Robert J. Bradbury (bradbury@www.aeiveos.com)
Fri, 3 Dec 1999 03:43:07 -0800 (PST)

On Fri, 3 Dec 1999, Geoff Smith wrote:

> However, there is a counter point to this which is that most of Canada
> is tundra and ice, not a great place to live, and impossible to farm. I
> think the main argument for overpopulation is that there is not enough
> room to grow all the food, not that there is not enough room to house
> all the people.

The food argument is probably first on the list. The shortage of healthy water, second. The eco-degradation argument is probably third and the limited supply of "essential" materials (chromium, palladium, platinum, etc.) { ignoring substitutions } is probably fourth.

Ultimately (anticipating nanotech) you want to look at the annual solar insolation.

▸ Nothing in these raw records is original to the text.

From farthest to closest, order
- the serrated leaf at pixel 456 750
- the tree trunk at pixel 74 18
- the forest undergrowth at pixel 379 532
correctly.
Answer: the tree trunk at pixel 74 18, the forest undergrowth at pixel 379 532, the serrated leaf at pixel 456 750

That should determine the ultimate land values. I strongly suspect that mid-latitude desert land and arctic tundra are very good investments. What would be very interesting is a good economic analysis of the shifts in things we consider valuable now (skyscrapers in large cities) to the things likely to be valuable in the future (large land areas with high solar insolations).

> Until we can grow meat and vegies in labs, stacked on top of one another
> into huge food-producing high-rises, I still see this as a valid point,
> *if* we actually make it into the 100's of billions of people, which I
> doubt we will.

I think the current predictions are for the population to level off someplace between 10-20 billion. But again they are based on *no* technologigical change.

What happens to population growth rates, when there is commonplace knowledge that inexpensive computers exceed human brain capacity (circa 2020-2030)? Do you want to have a child when you can go out and buy a computer and load it up with a child-program that is designed to produce in you all those warm-and-fuzzy feelings that you would get if you had a real child?